Every autistic person will develop in different ways. But all autistic people need structure, support, and our empathy as they try to navigate a non-autistic world.”

How to talk to siblings about a diagnosis?

“Siblings need to be informed and should be part of family care plans in a non-pathologizing way. Siblings may benefit from asking questions to healthcare professionals about their siblings’ conditions. Parents and professionals can use information found on the Sibs website (https://www.sibs.org.uk/info-and-advice/learn-about-conditions/) to initiate discussions about a disability and any other co-occurring conditions. Siblings are also in a position to offer their experiences as experts on the condition of their brothers or sisters and they can offer important information about what is it like for them to grow with a disabled brother or sister, educating professionals and other families.

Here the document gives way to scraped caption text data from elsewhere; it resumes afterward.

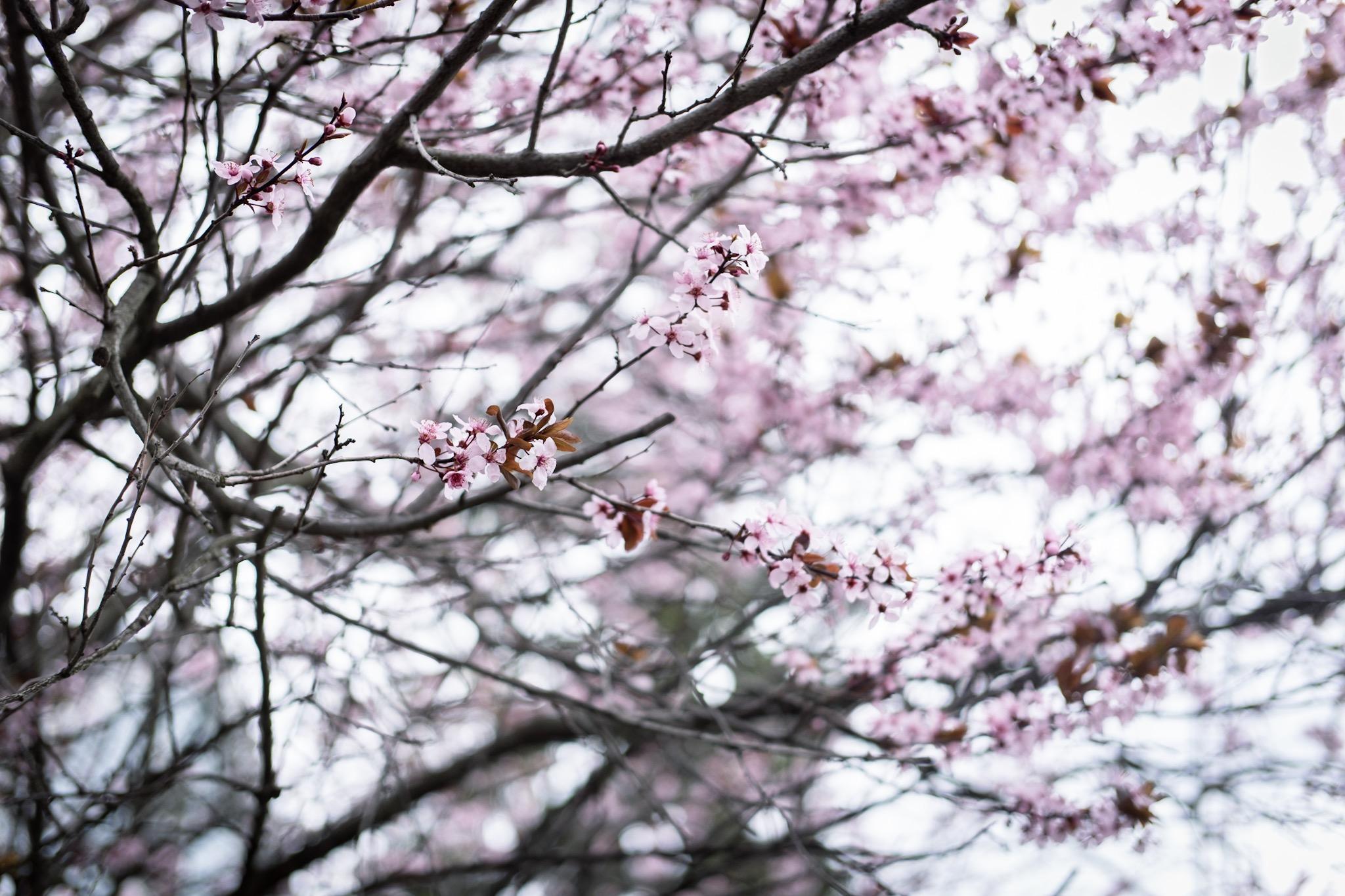 Photo 21-04-2019, 13.51.36.jpg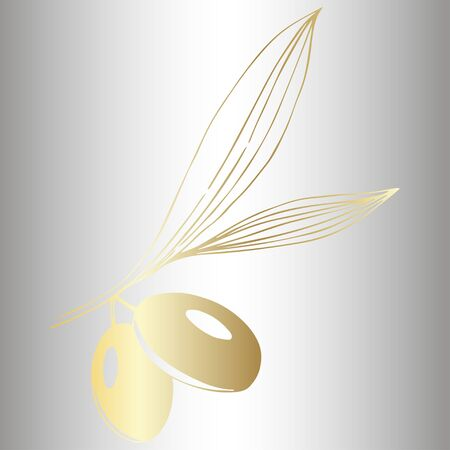 Vector Golden olive branch. Plant botanical foliage. Golden engraved ink art. Isolated olive illustration element. Vector Illustration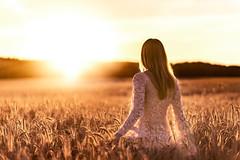 Follow The Sun [explored 20150817]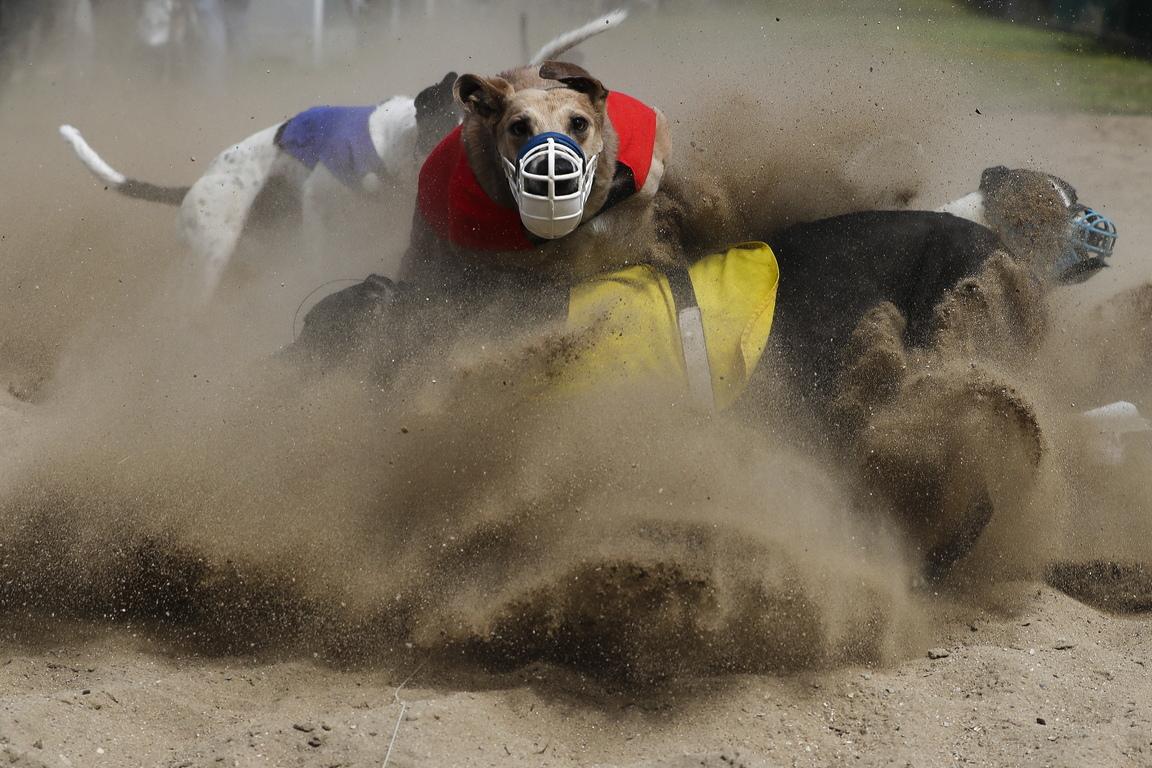 <p>Състезания с хрътки на писта Естела в Повоа де Варзим, северна Португалия. Състезания с хрътки в Португалия се провеждат главно в северната част на страната около Порто с надбягвания от февруари до ноември, с прекъсване през юли и август поради горещото време. В Португалия няма залагания на кучешки състезания</p>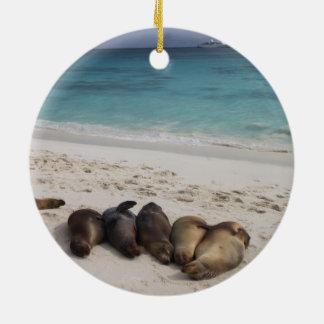 Sea Lion Ornament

Siblings may be scared to ask questions to their parents as they can get upset or sad. Siblings may benefit from meeting other siblings in proactive support groups, where they can share their feelings and ideas as well as celebrate the neurodiversity of their families.”

Are siblings affected by their autistic brother or sister?

“Siblings often have a good relationship with their autistic brother or sister and conflicts may be a normal part of their relationship. Siblings are not affected by their autistic brother or sister. In fact, siblings may develop higher level of empathy, high moral ethics, and a strong sense of justice and equity (Pavlopoulou and Dimitriou, 2020). However, siblings may sometimes feel that everything has to revolve around their brother or sisters’ needs. It may be hard to go out on days or to do things that other families do. Even though siblings understand that their brother or sister need lots of attention, they can feel left out or jealous of the extra time that their parents spend with them. They may feel that they have to look after their brother or sister all the time. Some siblings’ sleep might be affected by being nighttime carers for their brothers and sisters (Pavlopoulou and Dimitriou, 2017).

Parents need to know that only a very small number of siblings might show anxiety or low mood and this is reversable with counselling support tailored to the siblings’ needs (Hayden et al, 2019). Siblings grow healthy and happy if they see their parents accepting disability and advocating for community support. Hence, it is important for parents to access legal and psychological services that help them to understand their rights and to get respite time and support (Pavlopoulou and Dimitriou, 2019).”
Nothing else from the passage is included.